July 3rd, 2014 | Sterling
Instant Checks Could Equal Instant Trouble
As background checks have gained popularity and exposure, it’s no real surprise that their low-rent cousin, the “instant background check”, has popped up all over the internet. These types of companies promise valuable information about neighbors, friends, colleagues, dates or anyone else that you want to learn more about. The information contained in the reports can range from address history, criminal records, sex offender registries, marriage and divorce records, and other personal information. Although consumers may find this information useful for personal purposes, employers should steer well clear of any instant background checks when screening their employees.
A popular instant background checking company, Instant Checkmate has been criticized for allegedly providing inaccurate reports containing false or missing information. According to a recent story, consumer Chris Gardner revealed that the majority of the background reports he received from the company were not accurate. His own report claimed that he had a pilot license from 1969 when he was an infant and that he had a traffic violation when he was five. When he requested a refund for the $60 he paid, the company refused.
The media investigators reporting Gardner’s story looked into the matter further by running a search on Oregon governor, John Kitzhaber. The results yielded warnings of graphic content, which Instant Checkmate claimed simply meant that the report was detailed. The company also noted that they rely on public records and therefore, the information may not be 100% accurate.
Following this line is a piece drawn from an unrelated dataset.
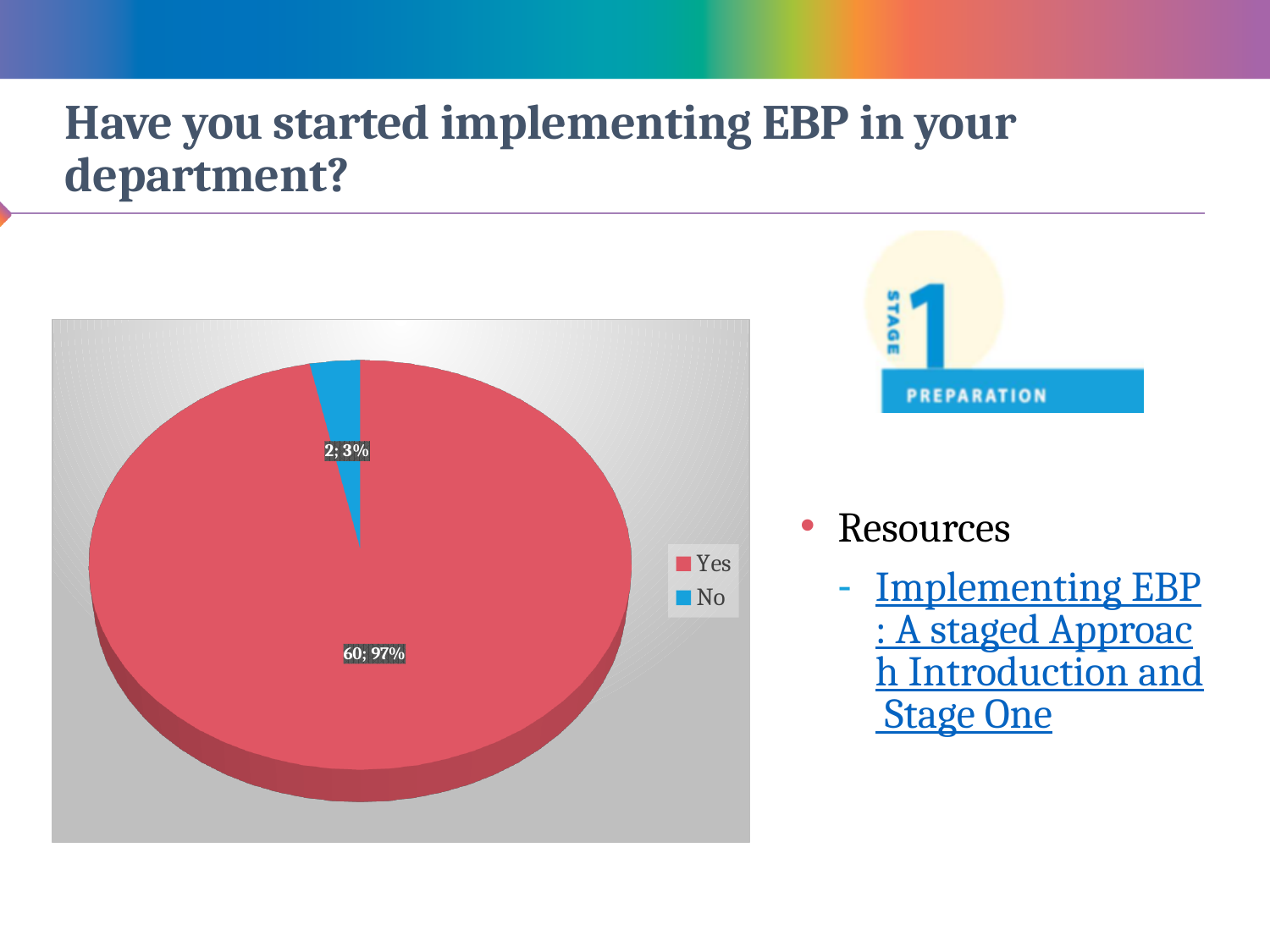
What share of the pie does the 'No' slice represent? 3% What is the difference between the 'Yes' count and the 'No' count in the pie chart? 58 How many entries does the legend of the pie chart list? 2 What is the count for the 'Yes' slice of the pie chart? 60 Which is larger in the pie chart, the 'Yes' slice or the 'No' slice? Yes What is the count for the 'No' slice of the pie chart? 2 How many categories does the pie chart show? 2 Which category has the largest slice in the pie chart? Yes Which category has the smallest slice in the pie chart? No What share of the pie does the 'Yes' slice represent? 97% What colour is the 'No' slice in the pie chart? blue What kind of chart is shown on the slide? pie chart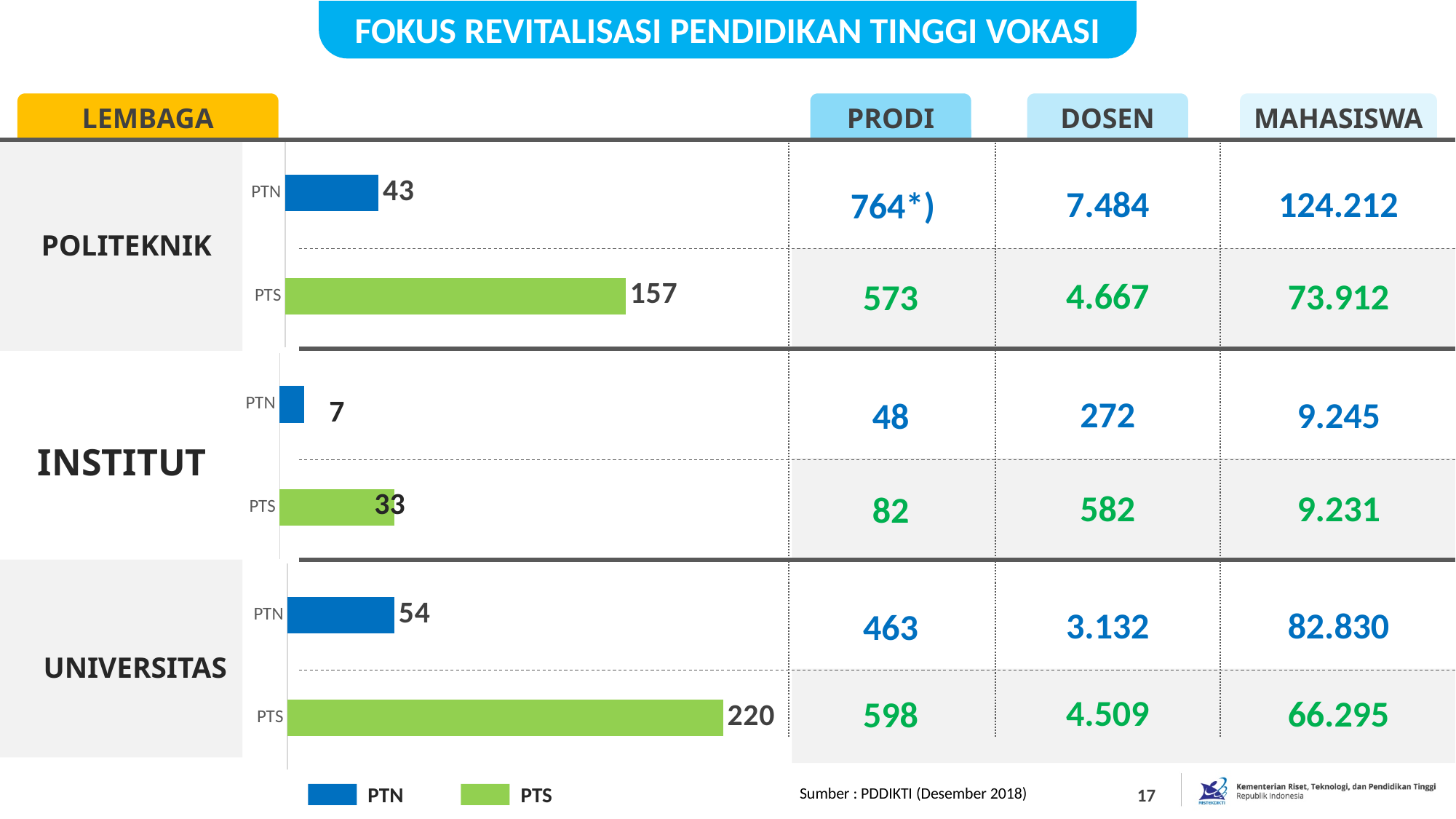
In the POLITEKNIK bar chart, what is the difference between the PTS and PTN values? 114 In the INSTITUT bar chart, what is the value for PTN? 7 In the POLITEKNIK bar chart, what is the value for PTS? 157 In the UNIVERSITAS bar chart, what is the value for PTN? 54 In the UNIVERSITAS bar chart, what is the value for PTS? 220 What kind of chart is used to show the PTN and PTS values for each institution type? Bar chart In the UNIVERSITAS bar chart, what is the difference between the PTS and PTN values? 166 How many series does the legend at the bottom of the slide list? 2 What colour are the PTS bars in the charts? Green In the INSTITUT bar chart, which is larger, PTN or PTS? PTS In the INSTITUT bar chart, what is the value for PTS? 33 In the POLITEKNIK bar chart, what is the value for PTN? 43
Instant Checkmate was charged by the Federal Trade Commission (FTC) in March 2013 for offering background checks for job applicants and renters without taking measures to ensure the accuracy of information reported through the website. The company was fined $525,000 and was required to make changes in order to follow the law.
Since the story broke and the FTC imposed its financial penalty, Instant Checkmate has added warnings to its website that the information is not to be used for employment purposes and that it is not considered a consumer reporting agency under the FCRA.
For employers who may be tempted by the promise of the instant or inexpensive checks produced by a public record database, they should reconsider their options as this choice could result in inaccurate information and possible legal action. Since public record databases work by matching personal information, the results often report information on individuals with a similar name or date of birth. Instant background checks can also lead to a false sense of security for employers as the results are not comprehensive and may not include felonies, misdemeanors or other reportable information that would reasonably result in an adverse hiring decision.
The fact of the matter is that offering instant public records searches for employment purposes is generally not compliant with the FCRA. Though public record searches can be a useful addition to a background screening program, they must be used in a compliant manner, which requires using reasonable procedures to ensure maximum possible accuracy. Ultimately, the best way for employers to satisfy their obligations is by contracting a reputable and NAPBS Accredited background screening provider.